The starting point will be the proposal submitted last September by the Vice-Presidents and Ministers of Economic Affairs and Ecological Transition, respectively, Nadia Calviño and Teresa Ribera, to the European Commission to centralize the purchase of natural gas – similar to the unified European scheme for the purchase of COVID-19 vaccines – in order to contain electricity prices and to try to “reduce dependence” on this fuel in the short and medium term. Gas prices are among the main reasons for the rise in electricity prices on the wholesale market in recent months. The proposal also urges Brussels to “increase the bargaining power” of the European Union to obtain more advantageous prices, to have more “strategic reserves” in order to avoid “market fluctuations”, to address the problem of speculation in the CO2 market and to carry out a thorough reform of the European electricity market.
The Brussels proposal
Following this Spanish proposal, the Commission published a communication in mid-October in which some of the measures proposed by Spain -such as joint gas purchases- were put on hold for the medium term and asked the Member States to give “priority” to actions already provided for in current European legislation that can have an “immediate” impact. In the opinion of Brussels, the current scenario is merely temporary and the main cause is gas prices, which “will remain high during the winter months and will fall in the spring, when the situation is expected to stabilize”.
In any case, the Commission assures that it “will explore the possible benefits of joint purchases” of gas with the aim of “creating strategic reserves”, in line with the Spanish proposal, but warns that these operations would be “voluntary” and would be in line with the Community competition rules. The Commission has called an Extraordinary Council of Energy Ministers for next October 26, in which gas and electricity prices will be addressed. Teresa Ribera subsequently stated that the Commission’s proposals are “manifestly incongruent” because “they do not address the exceptional nature of the situation we are in, with exceptional measures commensurate with the challenge ahead of us”.
For this reason, Pedro Sánchez’s intention is to “forcefully” warn the other European leaders that the Commission’s proposal is “insufficient” and that the problem of energy prices is “serious and urgent” because it could jeopardize the very economic recovery undertaken by the EU after the crisis generated by the pandemic. In this regard, the aforementioned sources assume that the debate on this issue will be intense because some countries (especially those in the north) believe that the rise in prices is temporary and temporary and will begin to fall in winter, so that everything will be solved with merely palliative measures to help alleviate the most vulnerable classes.
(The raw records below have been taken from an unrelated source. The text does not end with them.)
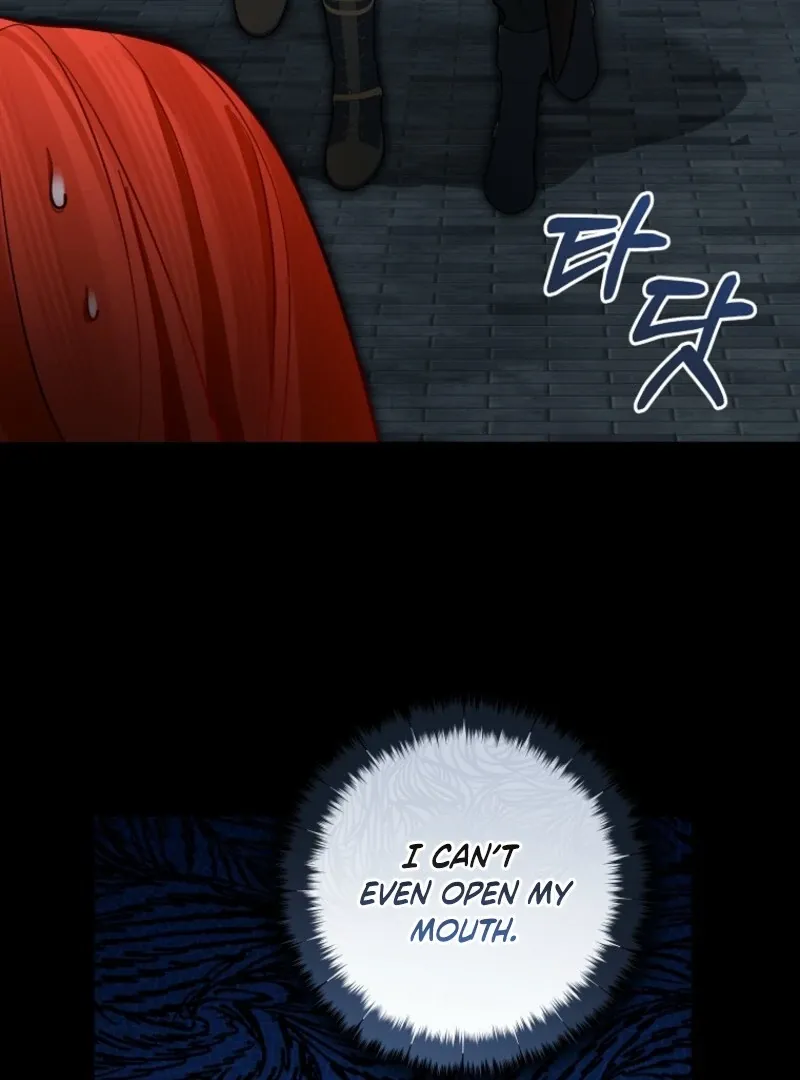The Archduke's Fabulous Fake Marriage Chapter 90 page 80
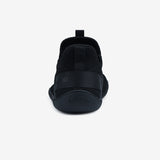 Go I - Zapatos casuales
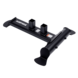 Inspire Accessoire Houder voor FT2 en SCS Inspire Accessoire Houder voor FT2 en SCS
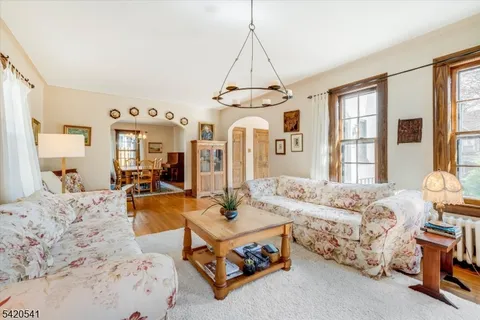 $750,000 | 55 Luddington Road, West Orange, NJ 07052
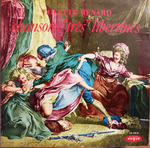 Colette Renard - Le roi Dagobert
Other countries have even begun to take advantage of this crisis to promote nuclear energy.
Spain will have, in principle, the support of southern countries such as Portugal, Italy and Greece, and even France, whose government defends the revision of the current functioning of the electricity market. In any case, the Spanish proposal includes several measures, each receiving different levels of support. For example, those related to speculation in the CO2 market have the most support, while the one related to the common purchase of gas is more conflictive. The Commission, for the time being, is in favor of considering this possibility.